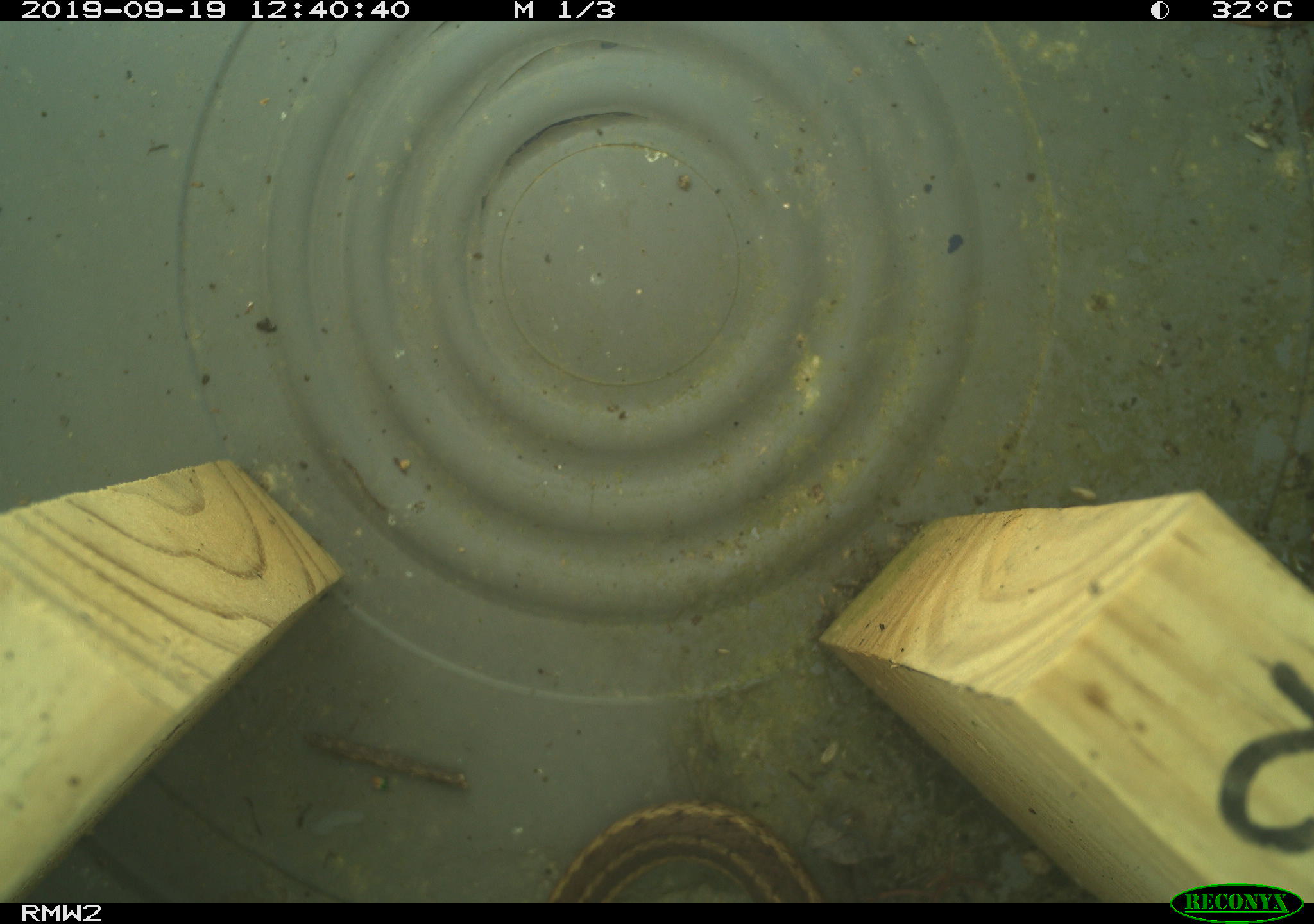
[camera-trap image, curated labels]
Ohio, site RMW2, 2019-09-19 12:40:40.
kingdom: Animalia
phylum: Chordata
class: Reptilia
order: Squamata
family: Colubridae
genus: Thamnophis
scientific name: Thamnophis sirtalis sirtalis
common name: eastern gartersnake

___

_TASK DESCRIPTION_
Would you output all of the entries above exactly, keeping the pictures out?

_ANSWER SPACE_
[camera-trap image, curated labels]
Ohio, site RMW2, 2019-09-19 12:40:40.
kingdom: Animalia
phylum: Chordata
class: Reptilia
order: Squamata
family: Colubridae
genus: Thamnophis
scientific name: Thamnophis sirtalis sirtalis
common name: eastern gartersnake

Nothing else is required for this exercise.